● **Entries shown**
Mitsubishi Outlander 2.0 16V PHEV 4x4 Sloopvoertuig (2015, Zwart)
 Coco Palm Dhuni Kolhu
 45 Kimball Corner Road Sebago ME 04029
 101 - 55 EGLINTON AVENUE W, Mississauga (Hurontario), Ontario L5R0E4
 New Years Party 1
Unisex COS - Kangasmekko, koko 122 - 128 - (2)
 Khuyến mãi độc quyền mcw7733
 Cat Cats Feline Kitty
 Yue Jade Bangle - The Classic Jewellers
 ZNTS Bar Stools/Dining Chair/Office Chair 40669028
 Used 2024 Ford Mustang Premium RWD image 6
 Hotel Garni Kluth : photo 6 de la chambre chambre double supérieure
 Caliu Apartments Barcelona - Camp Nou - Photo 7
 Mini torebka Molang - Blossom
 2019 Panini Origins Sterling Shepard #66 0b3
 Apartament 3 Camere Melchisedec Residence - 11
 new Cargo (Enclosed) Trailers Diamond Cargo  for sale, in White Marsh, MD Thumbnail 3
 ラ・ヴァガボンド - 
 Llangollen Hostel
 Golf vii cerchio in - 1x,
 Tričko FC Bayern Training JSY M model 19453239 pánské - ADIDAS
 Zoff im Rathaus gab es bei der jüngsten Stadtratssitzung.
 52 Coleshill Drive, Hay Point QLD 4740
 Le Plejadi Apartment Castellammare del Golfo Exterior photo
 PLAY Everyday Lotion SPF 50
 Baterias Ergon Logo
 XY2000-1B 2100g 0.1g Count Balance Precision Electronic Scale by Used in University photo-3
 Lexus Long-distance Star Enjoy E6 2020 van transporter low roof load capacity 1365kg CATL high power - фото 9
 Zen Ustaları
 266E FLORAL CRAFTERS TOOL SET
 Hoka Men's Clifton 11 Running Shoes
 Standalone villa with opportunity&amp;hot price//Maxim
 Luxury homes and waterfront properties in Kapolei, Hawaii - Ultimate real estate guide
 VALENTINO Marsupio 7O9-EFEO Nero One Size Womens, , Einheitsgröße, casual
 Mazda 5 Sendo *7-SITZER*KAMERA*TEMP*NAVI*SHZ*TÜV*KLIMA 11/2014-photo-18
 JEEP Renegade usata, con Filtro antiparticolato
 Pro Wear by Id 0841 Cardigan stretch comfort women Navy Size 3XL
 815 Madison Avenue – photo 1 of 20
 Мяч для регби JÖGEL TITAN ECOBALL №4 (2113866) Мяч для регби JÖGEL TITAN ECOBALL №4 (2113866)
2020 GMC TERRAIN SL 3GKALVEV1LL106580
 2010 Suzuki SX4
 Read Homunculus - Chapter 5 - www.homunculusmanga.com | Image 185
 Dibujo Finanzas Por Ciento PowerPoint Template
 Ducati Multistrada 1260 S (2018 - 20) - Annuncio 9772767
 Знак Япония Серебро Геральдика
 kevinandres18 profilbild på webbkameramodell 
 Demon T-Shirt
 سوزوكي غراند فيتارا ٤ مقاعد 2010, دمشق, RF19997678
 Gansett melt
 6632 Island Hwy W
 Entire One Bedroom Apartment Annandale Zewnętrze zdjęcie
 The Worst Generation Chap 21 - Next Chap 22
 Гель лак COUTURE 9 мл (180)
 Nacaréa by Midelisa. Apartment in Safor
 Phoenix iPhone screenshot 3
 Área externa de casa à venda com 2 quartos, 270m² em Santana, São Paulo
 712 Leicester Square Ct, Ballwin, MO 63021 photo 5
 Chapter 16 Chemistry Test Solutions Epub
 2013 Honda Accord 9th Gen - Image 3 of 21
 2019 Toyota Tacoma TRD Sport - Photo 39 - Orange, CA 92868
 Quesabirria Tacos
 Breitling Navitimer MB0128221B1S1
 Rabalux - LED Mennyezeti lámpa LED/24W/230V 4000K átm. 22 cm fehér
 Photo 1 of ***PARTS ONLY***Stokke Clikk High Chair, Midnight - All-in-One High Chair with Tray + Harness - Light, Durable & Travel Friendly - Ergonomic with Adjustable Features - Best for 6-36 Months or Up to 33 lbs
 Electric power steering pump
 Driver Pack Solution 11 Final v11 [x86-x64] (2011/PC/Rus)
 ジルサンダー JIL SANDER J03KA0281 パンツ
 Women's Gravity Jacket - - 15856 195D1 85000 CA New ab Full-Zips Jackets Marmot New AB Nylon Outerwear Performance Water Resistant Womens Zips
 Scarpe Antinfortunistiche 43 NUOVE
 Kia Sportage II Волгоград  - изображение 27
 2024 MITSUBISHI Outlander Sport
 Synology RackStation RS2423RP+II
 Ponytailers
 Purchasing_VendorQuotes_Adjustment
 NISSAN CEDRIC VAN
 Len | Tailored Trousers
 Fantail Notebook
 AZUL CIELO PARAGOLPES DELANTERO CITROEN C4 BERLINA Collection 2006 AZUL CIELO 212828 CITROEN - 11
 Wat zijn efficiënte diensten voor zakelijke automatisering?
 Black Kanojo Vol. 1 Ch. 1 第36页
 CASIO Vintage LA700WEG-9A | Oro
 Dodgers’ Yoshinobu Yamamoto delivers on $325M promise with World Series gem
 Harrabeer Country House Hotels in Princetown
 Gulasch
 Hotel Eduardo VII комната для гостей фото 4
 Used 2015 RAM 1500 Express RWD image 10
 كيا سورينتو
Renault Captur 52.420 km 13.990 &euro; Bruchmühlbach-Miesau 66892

● **The task**
Reproduce every entry above word for word, keeping each on its own line and in its original order.

● **Task solution**
Mitsubishi Outlander 2.0 16V PHEV 4x4 Sloopvoertuig (2015, Zwart)
 Coco Palm Dhuni Kolhu
 45 Kimball Corner Road Sebago ME 04029
 101 - 55 EGLINTON AVENUE W, Mississauga (Hurontario), Ontario L5R0E4
 New Years Party 1
Unisex COS - Kangasmekko, koko 122 - 128 - (2)
 Khuyến mãi độc quyền mcw7733
 Cat Cats Feline Kitty
 Yue Jade Bangle - The Classic Jewellers
 ZNTS Bar Stools/Dining Chair/Office Chair 40669028
 Used 2024 Ford Mustang Premium RWD image 6
 Hotel Garni Kluth : photo 6 de la chambre chambre double supérieure
 Caliu Apartments Barcelona - Camp Nou - Photo 7
 Mini torebka Molang - Blossom
 2019 Panini Origins Sterling Shepard #66 0b3
 Apartament 3 Camere Melchisedec Residence - 11
 new Cargo (Enclosed) Trailers Diamond Cargo  for sale, in White Marsh, MD Thumbnail 3
 ラ・ヴァガボンド - 
 Llangollen Hostel
 Golf vii cerchio in - 1x,
 Tričko FC Bayern Training JSY M model 19453239 pánské - ADIDAS
 Zoff im Rathaus gab es bei der jüngsten Stadtratssitzung.
 52 Coleshill Drive, Hay Point QLD 4740
 Le Plejadi Apartment Castellammare del Golfo Exterior photo
 PLAY Everyday Lotion SPF 50
 Baterias Ergon Logo
 XY2000-1B 2100g 0.1g Count Balance Precision Electronic Scale by Used in University photo-3
 Lexus Long-distance Star Enjoy E6 2020 van transporter low roof load capacity 1365kg CATL high power - фото 9
 Zen Ustaları
 266E FLORAL CRAFTERS TOOL SET
 Hoka Men's Clifton 11 Running Shoes
 Standalone villa with opportunity&amp;hot price//Maxim
 Luxury homes and waterfront properties in Kapolei, Hawaii - Ultimate real estate guide
 VALENTINO Marsupio 7O9-EFEO Nero One Size Womens, , Einheitsgröße, casual
 Mazda 5 Sendo *7-SITZER*KAMERA*TEMP*NAVI*SHZ*TÜV*KLIMA 11/2014-photo-18
 JEEP Renegade usata, con Filtro antiparticolato
 Pro Wear by Id 0841 Cardigan stretch comfort women Navy Size 3XL
 815 Madison Avenue – photo 1 of 20
 Мяч для регби JÖGEL TITAN ECOBALL №4 (2113866) Мяч для регби JÖGEL TITAN ECOBALL №4 (2113866)
2020 GMC TERRAIN SL 3GKALVEV1LL106580
 2010 Suzuki SX4
 Read Homunculus - Chapter 5 - www.homunculusmanga.com | Image 185
 Dibujo Finanzas Por Ciento PowerPoint Template
 Ducati Multistrada 1260 S (2018 - 20) - Annuncio 9772767
 Знак Япония Серебро Геральдика
 kevinandres18 profilbild på webbkameramodell 
 Demon T-Shirt
 سوزوكي غراند فيتارا ٤ مقاعد 2010, دمشق, RF19997678
 Gansett melt
 6632 Island Hwy W
 Entire One Bedroom Apartment Annandale Zewnętrze zdjęcie
 The Worst Generation Chap 21 - Next Chap 22
 Гель лак COUTURE 9 мл (180)
 Nacaréa by Midelisa. Apartment in Safor
 Phoenix iPhone screenshot 3
 Área externa de casa à venda com 2 quartos, 270m² em Santana, São Paulo
 712 Leicester Square Ct, Ballwin, MO 63021 photo 5
 Chapter 16 Chemistry Test Solutions Epub
 2013 Honda Accord 9th Gen - Image 3 of 21
 2019 Toyota Tacoma TRD Sport - Photo 39 - Orange, CA 92868
 Quesabirria Tacos
 Breitling Navitimer MB0128221B1S1
 Rabalux - LED Mennyezeti lámpa LED/24W/230V 4000K átm. 22 cm fehér
 Photo 1 of ***PARTS ONLY***Stokke Clikk High Chair, Midnight - All-in-One High Chair with Tray + Harness - Light, Durable & Travel Friendly - Ergonomic with Adjustable Features - Best for 6-36 Months or Up to 33 lbs
 Electric power steering pump
 Driver Pack Solution 11 Final v11 [x86-x64] (2011/PC/Rus)
 ジルサンダー JIL SANDER J03KA0281 パンツ
 Women's Gravity Jacket - - 15856 195D1 85000 CA New ab Full-Zips Jackets Marmot New AB Nylon Outerwear Performance Water Resistant Womens Zips
 Scarpe Antinfortunistiche 43 NUOVE
 Kia Sportage II Волгоград  - изображение 27
 2024 MITSUBISHI Outlander Sport
 Synology RackStation RS2423RP+II
 Ponytailers
 Purchasing_VendorQuotes_Adjustment
 NISSAN CEDRIC VAN
 Len | Tailored Trousers
 Fantail Notebook
 AZUL CIELO PARAGOLPES DELANTERO CITROEN C4 BERLINA Collection 2006 AZUL CIELO 212828 CITROEN - 11
 Wat zijn efficiënte diensten voor zakelijke automatisering?
 Black Kanojo Vol. 1 Ch. 1 第36页
 CASIO Vintage LA700WEG-9A | Oro
 Dodgers’ Yoshinobu Yamamoto delivers on $325M promise with World Series gem
 Harrabeer Country House Hotels in Princetown
 Gulasch
 Hotel Eduardo VII комната для гостей фото 4
 Used 2015 RAM 1500 Express RWD image 10
 كيا سورينتو
Renault Captur 52.420 km 13.990 &euro; Bruchmühlbach-Miesau 66892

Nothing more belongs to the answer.